Retype the tail of the data exactly, starting at the line containing "Taking a look" and stopping at the last line.

# # # # # # #

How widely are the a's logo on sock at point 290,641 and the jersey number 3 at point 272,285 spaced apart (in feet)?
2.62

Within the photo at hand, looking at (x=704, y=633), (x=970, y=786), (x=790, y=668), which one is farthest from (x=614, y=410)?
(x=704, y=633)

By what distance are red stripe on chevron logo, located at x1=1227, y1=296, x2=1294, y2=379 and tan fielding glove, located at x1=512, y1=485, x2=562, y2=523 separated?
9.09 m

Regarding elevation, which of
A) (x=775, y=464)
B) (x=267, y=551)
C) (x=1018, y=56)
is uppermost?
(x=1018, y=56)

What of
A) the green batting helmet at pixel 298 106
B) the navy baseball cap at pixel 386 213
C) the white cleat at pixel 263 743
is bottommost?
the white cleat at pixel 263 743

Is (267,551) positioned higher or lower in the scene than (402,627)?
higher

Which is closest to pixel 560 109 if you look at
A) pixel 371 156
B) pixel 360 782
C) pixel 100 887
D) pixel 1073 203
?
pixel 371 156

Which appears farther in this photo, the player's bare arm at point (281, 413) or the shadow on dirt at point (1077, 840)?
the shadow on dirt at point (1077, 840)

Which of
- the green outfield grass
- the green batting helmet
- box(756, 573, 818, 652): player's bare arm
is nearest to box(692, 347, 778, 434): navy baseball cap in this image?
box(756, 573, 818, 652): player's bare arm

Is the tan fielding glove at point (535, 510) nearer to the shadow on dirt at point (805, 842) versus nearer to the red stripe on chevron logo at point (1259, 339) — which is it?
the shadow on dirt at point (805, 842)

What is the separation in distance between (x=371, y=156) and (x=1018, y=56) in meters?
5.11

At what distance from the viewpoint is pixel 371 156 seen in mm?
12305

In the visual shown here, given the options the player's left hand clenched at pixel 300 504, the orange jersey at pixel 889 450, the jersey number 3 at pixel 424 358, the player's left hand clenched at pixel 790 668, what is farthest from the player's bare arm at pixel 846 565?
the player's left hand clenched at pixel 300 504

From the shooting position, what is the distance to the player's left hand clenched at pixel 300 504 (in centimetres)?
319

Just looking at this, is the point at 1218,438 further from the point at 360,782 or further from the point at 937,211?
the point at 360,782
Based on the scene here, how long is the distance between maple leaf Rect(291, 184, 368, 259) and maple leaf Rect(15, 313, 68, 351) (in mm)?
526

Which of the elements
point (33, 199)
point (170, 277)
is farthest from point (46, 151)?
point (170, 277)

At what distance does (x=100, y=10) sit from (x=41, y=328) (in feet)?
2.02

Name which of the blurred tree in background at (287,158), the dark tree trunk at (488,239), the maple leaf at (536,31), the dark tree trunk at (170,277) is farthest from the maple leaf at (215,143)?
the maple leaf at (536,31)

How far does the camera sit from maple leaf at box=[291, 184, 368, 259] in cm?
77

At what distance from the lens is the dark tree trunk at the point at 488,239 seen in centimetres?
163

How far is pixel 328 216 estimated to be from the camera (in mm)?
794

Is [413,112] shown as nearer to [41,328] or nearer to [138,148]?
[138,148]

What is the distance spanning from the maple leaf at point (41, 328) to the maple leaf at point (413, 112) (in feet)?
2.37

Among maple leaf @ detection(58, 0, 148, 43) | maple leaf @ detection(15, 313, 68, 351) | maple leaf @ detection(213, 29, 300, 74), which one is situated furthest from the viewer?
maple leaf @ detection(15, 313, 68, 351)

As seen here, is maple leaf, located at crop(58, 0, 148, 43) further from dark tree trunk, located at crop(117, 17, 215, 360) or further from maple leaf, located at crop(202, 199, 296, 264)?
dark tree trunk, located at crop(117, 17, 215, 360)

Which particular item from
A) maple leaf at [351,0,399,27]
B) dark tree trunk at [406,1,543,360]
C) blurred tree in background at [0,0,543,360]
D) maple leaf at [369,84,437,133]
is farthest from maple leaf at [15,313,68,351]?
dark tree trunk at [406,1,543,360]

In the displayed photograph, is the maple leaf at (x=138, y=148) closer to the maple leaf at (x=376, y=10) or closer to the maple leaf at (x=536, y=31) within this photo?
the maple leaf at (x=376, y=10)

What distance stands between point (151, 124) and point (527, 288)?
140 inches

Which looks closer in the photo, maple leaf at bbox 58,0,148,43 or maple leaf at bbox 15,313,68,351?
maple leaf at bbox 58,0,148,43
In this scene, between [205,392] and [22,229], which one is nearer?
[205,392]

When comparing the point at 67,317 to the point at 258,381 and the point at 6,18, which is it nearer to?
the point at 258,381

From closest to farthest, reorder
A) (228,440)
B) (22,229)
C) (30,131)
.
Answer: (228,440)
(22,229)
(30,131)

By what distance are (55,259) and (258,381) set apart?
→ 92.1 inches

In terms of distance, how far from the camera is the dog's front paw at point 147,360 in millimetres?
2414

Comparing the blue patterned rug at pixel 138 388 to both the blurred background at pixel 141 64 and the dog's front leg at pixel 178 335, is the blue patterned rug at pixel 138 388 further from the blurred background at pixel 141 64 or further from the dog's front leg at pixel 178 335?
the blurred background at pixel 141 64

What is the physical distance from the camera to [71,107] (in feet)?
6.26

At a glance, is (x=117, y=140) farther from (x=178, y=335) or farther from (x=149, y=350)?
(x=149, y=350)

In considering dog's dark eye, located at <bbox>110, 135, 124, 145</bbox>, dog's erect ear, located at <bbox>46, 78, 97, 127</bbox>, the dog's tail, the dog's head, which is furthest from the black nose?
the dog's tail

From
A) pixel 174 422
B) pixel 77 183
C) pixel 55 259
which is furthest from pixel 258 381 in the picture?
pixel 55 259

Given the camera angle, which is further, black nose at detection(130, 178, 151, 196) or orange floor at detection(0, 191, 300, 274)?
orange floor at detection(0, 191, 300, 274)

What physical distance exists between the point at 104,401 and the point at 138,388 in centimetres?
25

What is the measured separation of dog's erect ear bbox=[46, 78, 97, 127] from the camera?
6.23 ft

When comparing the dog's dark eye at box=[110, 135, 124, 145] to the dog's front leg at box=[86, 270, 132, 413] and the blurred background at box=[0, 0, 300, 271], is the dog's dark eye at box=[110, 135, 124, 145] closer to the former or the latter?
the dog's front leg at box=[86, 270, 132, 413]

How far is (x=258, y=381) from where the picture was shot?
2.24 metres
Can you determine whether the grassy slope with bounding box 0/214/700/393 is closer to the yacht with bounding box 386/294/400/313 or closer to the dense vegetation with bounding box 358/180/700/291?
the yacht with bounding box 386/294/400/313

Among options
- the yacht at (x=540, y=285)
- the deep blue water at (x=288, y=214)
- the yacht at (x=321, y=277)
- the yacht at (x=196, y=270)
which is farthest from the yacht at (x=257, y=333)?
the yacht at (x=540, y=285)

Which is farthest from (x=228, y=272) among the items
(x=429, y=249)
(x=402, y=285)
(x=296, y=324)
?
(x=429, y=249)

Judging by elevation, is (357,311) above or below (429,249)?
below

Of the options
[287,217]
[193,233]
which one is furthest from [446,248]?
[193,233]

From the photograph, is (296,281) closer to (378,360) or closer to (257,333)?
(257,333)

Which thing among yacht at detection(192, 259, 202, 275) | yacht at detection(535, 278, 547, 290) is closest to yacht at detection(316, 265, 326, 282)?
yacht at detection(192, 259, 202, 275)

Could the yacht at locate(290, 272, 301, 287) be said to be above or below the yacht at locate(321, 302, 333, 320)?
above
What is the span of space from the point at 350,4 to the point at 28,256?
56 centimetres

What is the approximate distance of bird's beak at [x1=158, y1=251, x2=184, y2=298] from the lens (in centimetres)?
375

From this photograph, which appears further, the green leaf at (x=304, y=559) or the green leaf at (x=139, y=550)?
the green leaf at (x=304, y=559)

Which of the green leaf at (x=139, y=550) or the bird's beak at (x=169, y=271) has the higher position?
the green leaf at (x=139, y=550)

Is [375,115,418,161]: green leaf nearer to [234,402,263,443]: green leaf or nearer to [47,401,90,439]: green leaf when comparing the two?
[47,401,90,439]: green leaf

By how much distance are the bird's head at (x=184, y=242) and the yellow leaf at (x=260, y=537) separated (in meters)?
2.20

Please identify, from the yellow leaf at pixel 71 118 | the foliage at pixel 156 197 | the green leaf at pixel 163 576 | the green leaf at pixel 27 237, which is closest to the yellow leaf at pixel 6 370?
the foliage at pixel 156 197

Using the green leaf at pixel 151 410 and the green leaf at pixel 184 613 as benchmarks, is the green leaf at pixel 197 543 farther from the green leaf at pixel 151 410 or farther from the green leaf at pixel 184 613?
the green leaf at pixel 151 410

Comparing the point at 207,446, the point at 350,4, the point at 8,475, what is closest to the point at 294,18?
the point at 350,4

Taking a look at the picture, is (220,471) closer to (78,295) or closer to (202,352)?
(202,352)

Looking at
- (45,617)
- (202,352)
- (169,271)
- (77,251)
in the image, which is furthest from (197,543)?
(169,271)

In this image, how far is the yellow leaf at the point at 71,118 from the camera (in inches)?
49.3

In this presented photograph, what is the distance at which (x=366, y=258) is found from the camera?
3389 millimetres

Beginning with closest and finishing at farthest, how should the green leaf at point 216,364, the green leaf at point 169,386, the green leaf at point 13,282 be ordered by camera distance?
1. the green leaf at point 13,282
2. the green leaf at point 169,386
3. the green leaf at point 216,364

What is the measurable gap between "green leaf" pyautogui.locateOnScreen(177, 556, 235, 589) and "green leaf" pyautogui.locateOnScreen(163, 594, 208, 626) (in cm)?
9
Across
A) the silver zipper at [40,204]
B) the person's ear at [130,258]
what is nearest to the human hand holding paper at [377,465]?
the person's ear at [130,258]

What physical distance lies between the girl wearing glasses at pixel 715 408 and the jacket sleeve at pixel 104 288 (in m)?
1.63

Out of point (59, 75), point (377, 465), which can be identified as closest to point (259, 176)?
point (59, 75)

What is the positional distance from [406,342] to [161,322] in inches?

# # # # # # #

## [ANSWER TO THE EXERCISE]
Taking a look at the picture, is (220,471) closer to (78,295) or closer to (202,352)?
(202,352)

Looking at
- (45,617)
- (202,352)
- (169,271)
- (77,251)
in the image, which is furthest from (197,543)?
(169,271)

In this image, how far is the yellow leaf at the point at 71,118 from the camera (in inches)?
49.3

In this presented photograph, what is the distance at which (x=366, y=258) is found from the camera?
3389 millimetres

Beginning with closest and finishing at farthest, how should the green leaf at point 216,364, the green leaf at point 169,386, the green leaf at point 13,282 be ordered by camera distance?
1. the green leaf at point 13,282
2. the green leaf at point 169,386
3. the green leaf at point 216,364

What is the measurable gap between "green leaf" pyautogui.locateOnScreen(177, 556, 235, 589) and "green leaf" pyautogui.locateOnScreen(163, 594, 208, 626) (in cm)?
9
Across
A) the silver zipper at [40,204]
B) the person's ear at [130,258]
what is nearest to the human hand holding paper at [377,465]?
the person's ear at [130,258]

What physical distance lies between the girl wearing glasses at pixel 715 408 and the jacket sleeve at pixel 104 288 (in m)?
1.63

Out of point (59, 75), point (377, 465), which can be identified as closest to point (259, 176)?
point (59, 75)

What is the positional distance from [406,342] to [161,322] in inches?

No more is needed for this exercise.